Kara Hoffman, Sir Michael Marmot, and Gabriella Landgraf-Neuhaus (left to right)

Gabriella and I arrived earlier than many of the guests and set our coats at a table before mingling with some of the other guests. When we returned, our table had filled up with people whom I did not recognize. I quickly learned that I was sitting next to past APHA President, from 1983, Anthony Robbins, MD, MPA, who has attended consecutively the last 51 APHA annual conferences! In addition to meeting Dr. Robbins, I also got the chance to speak with many other seasoned activists in the public health community who have played a pivotal role in social justice efforts across the US. I also had the pleasure of meeting Sir Michael Marmot, commonly referred to as the father of the social determinants of health – which I never would have dreamed would happen!

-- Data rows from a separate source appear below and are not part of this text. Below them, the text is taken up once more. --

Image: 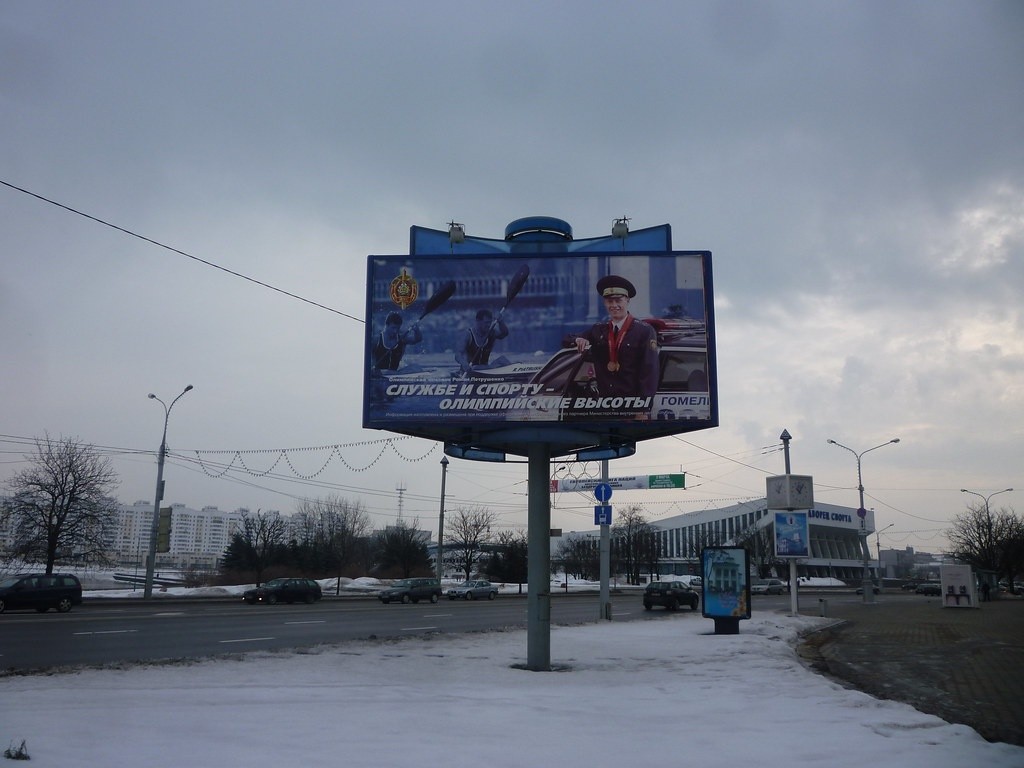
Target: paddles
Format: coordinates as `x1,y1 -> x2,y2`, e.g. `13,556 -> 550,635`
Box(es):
460,263 -> 531,380
370,279 -> 457,373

Meeting so many significant people in the field yet seeing them socialize in this environment made me realize that every great person is still just a person, and that I too am capable of achieving great things in my career as a public health advocate!

Kara Hoffman is a first-year MPH student concentrating in Maternal and Child Health, and plans to graduate in May 2018. She received a bachelor’s degree in Exercise Science from The George Washington University in 2013. Her interests include nursing, midwifery, perinatal care, and nutrition and physical activity education.

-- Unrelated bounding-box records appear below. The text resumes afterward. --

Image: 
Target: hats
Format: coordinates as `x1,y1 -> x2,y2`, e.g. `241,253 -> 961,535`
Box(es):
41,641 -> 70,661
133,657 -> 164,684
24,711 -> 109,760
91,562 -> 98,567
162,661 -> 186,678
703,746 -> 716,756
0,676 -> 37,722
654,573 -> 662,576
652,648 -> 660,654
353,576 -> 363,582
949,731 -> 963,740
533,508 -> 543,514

November 22, 2016 at 3:43 pm Leave a comment

Little professional in a sea of excellence

Many of the CEMCH Scholars attended this year’s meeting of the American Public Health Association (APHA), held in Denver, October 29 – November 2. We will be posting their reflections and highlights this month.

By Jordan Stephens-Moseley, BA

Before attending APHA, I had never gone to an academic/professional conference of that magnitude. The conference was overwhelming at times and inspiring during others, but overall I took away many learning experiences.

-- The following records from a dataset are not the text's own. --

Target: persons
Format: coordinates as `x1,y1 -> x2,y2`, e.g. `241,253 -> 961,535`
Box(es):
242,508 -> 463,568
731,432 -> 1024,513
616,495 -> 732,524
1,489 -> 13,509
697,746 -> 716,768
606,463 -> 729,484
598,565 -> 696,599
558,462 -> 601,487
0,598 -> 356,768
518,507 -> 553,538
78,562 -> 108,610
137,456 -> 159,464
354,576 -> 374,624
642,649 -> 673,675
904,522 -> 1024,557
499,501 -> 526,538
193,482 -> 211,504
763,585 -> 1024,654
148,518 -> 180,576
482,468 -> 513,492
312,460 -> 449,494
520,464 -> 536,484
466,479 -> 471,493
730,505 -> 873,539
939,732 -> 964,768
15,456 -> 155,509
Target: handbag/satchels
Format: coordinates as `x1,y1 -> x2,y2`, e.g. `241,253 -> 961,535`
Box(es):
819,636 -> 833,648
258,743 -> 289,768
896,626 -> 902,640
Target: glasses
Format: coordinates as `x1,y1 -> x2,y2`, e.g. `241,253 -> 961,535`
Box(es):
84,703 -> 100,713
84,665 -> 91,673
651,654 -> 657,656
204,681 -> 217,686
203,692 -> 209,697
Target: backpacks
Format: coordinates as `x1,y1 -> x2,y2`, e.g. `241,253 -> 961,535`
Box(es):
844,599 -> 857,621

Each session drew in different crowds which allowed me to meet different people, but networking was not the easiest task. Most of the time I felt like I was a student in a classroom but I had to save my questions until the end. Other times I felt like I could have a stimulating conversation with the presenters of each session. Most sessions did not invite conversations among professionals even after the sessions were finished. The mixture of haste to attend as many interesting sessions and the recurring element of running out of time made it nearly impossible to meet new people.

I found that the most stimulating talks were the roundtable discussions and scientific sessions on refugee health and displaced persons. In the roundtable discussions, I had stimulating conversations that discussed studies that allowed me to see what other possibilities I could explore in my field in connection with refugee health. The complexity of displaced persons and refugee health is intriguing because it involves knowledge about history of these persons and an understanding of politics.

At the end of the conference, I was delighted by the possibilities that await me in public health. The sessions in the conference allowed me to broaden my conception of maternal and child health. I will still focus on my passions in women’s health, infant & maternal mortality, and reproductive rights, but I have now expanded on the populations I wish to serve.

Jordan Stephens-Moseley is a first-year MPH student, concentrating in Maternal and Child Health. She plans to graduate in May 2018. Her interests include women’s rights, birthing practices and outcomes, reproductive health, and health advocacy of disadvantaged populations. She loves to dance, watch movies/tv, read, and travel for relaxation and public service.